La première tentative échoue piteusement. La connexion ne sera jamais établie entre l’hôpital du Point G, élégant bâtiment rose dragée sur les hauteurs de Bamako, et Genève. Mais en cette même année 2002, Amadou Toumani Touré devient président. Il développe depuis longtemps ses réseaux à l’étranger, notamment auprès du Grand-Duché, qui a financé l’hôpital Mère-Enfant. Et cette prouesse technique ne peut être pour lui que synonyme de retombées positives. « ATT a appelé la compagnie des télécoms et leur a ordonné de détourner toute la bande passante de Bamako, jusqu’à la connexion Internet de l’hôpital ! », se remémore Cheick Oumar Bagayoko. Sa thèse devient un événement national, retransmis à la télévision d’Etat et suivi par des centaines de personnes.

« Le projet d’une vie »

« Oumar, c’est un grand gagnant, un optimiste », estime le docteur Niang, qui a travaillé à ses côtés ces dernières années. Ce jour-là, il s’en souvient comme si c’était hier, il était chargé d’établir la connexion entre le Mali et la Suisse. « C’était incroyable ! En une minute, tous ceux qui nous dénigraient ont été conquis. » Le docteur Niang et Bagayoko ne cesseront jamais de travailler ensemble sur ce qui constitue pour eux « le projet d’une vie » : le Raft, le Réseau en Afrique francophone pour la télémédecine.

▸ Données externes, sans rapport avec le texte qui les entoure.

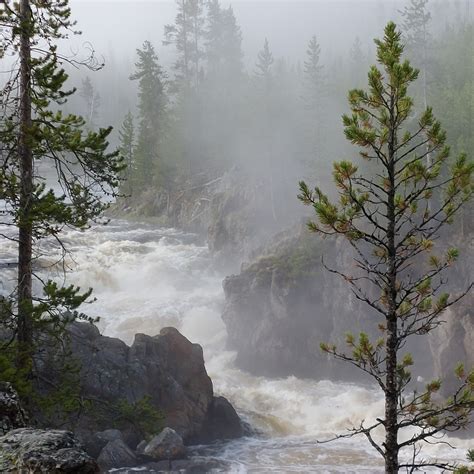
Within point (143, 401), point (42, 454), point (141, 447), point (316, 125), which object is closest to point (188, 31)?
point (316, 125)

Cheick Oumar et son équipe sont partis du principe que la majorité des spécialistes se concentrent dans les capitales. Ils ont donc mis en place une plateforme sur laquelle les médecins de brousse peuvent interagir avec les spécialistes et demander de l’aide dans les domaines de la cardiologie, de la gynécologie, de l’ophtalmologie ou encore de la dermatologie. Aujourd’hui, ce réseau réunit plusieurs milliers de praticiens dans 19 pays sur le continent et fournit aussi des cours et des formations en ligne.

En 2016, Oumar Bagayoko et son équipe ont décliné la version web en une application mobile. Leur plateforme et leur technologie, adaptées aux connexions bas débit, font des émules et viennent d’être reprises dans plusieurs pays d’Amérique centrale sur des projets similaires.